< 2 Samuël 12 >

1 Daarom zond Jahweh den profeet Natan tot David. Hij kwam bij hem en sprak tot hem: Er woonden eens twee mannen in dezelfde stad; de een was rijk, de andere arm.
And the Lord sent Nathan to David: and when he was come to him, he said to him: There were two men in one city, the one rich, and the other poor.
2 De rijke had schapen en runderen in overvloed,
The rich man had exceeding many sheep and oxen.
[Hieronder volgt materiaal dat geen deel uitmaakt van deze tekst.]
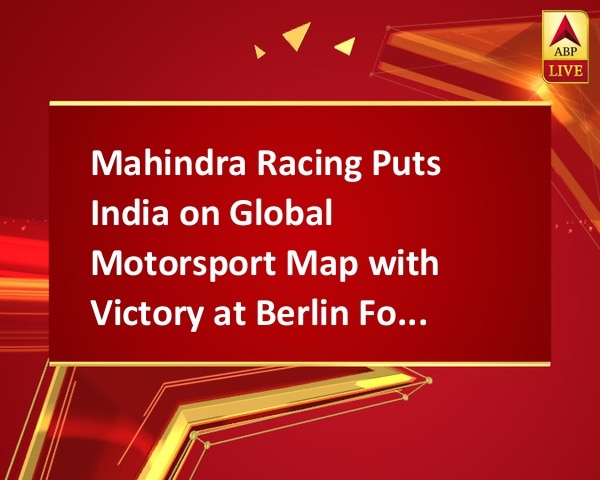 Mahindra Racing Puts India on Global Motorsport Map with Victory at Berlin Formula E Race Mahindra Racing Puts India on Global Motorsport Map with Victory at Berlin Formula E Race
3 de arme bezat niets anders dan één enkel lammetje, dat hij gekocht en in leven had weten te houden. Het was met hem en met z’n kinderen samen opgegroeid; het at van zijn bord, het dronk uit zijn nap, het sliep in zijn schoot; het was voor hem zoveel als een eigen dochter geworden.
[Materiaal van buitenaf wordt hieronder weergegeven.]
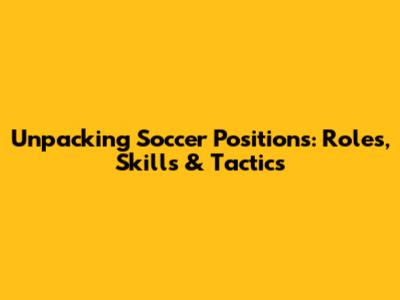 Unpacking Soccer Positions: Roles, Skills & Tactics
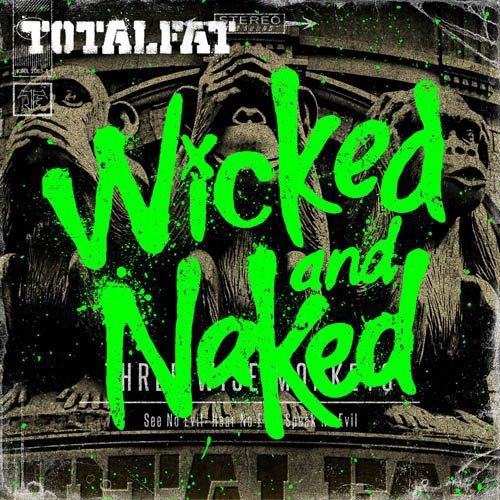 Wicked and Naked(初回生産限定盤)(DVD付) [CD] TOTALFAT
But the poor man had nothing at all but one little ewe lamb, which he had bought and nourished up, and which had grown up in his house together with his children, eating of his bread, and drinking of his cup, and sleeping in his bosom: and it was unto him as a daughter.
4 Toen kwam er bezoek voor den rijken man, en omdat hij het niet over zijn hart kon verkrijgen, een van zijn eigen schapen of runderen toe te bereiden voor den vreemdeling die hem bezocht, nam hij het ooilam van den arme weg en maakte dit klaar voor zijn bezoek.
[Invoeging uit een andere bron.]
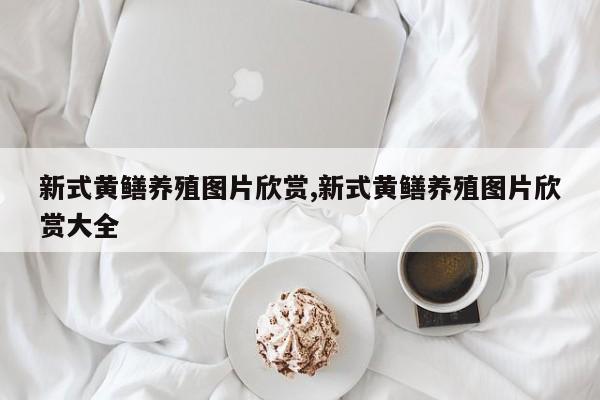 新式黄鳝养殖图片欣赏,新式黄鳝养殖图片欣赏大全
And when a certain stranger was come to the rich man, he spared to take of his own sheep and oxen, to make a feast for that stranger, who was come to him, but took the poor man’s ewe, and dressed it for the man that was come to him.
5 Hevig verontwaardigd over dien man sprak David tot Natan: Zowaar Jahweh leeft; de man, die dat heeft gewaagd, is des doods schuldig!
And David’s anger being exceedingly kindled against that man, he said to Nathan: As the Lord liveth, the man that hath done this is a child of death.
6 Hij moet het lam zevenvoudig vergoeden, omdat hij dat stuk heeft durven bestaan, en zo harteloos is geweest.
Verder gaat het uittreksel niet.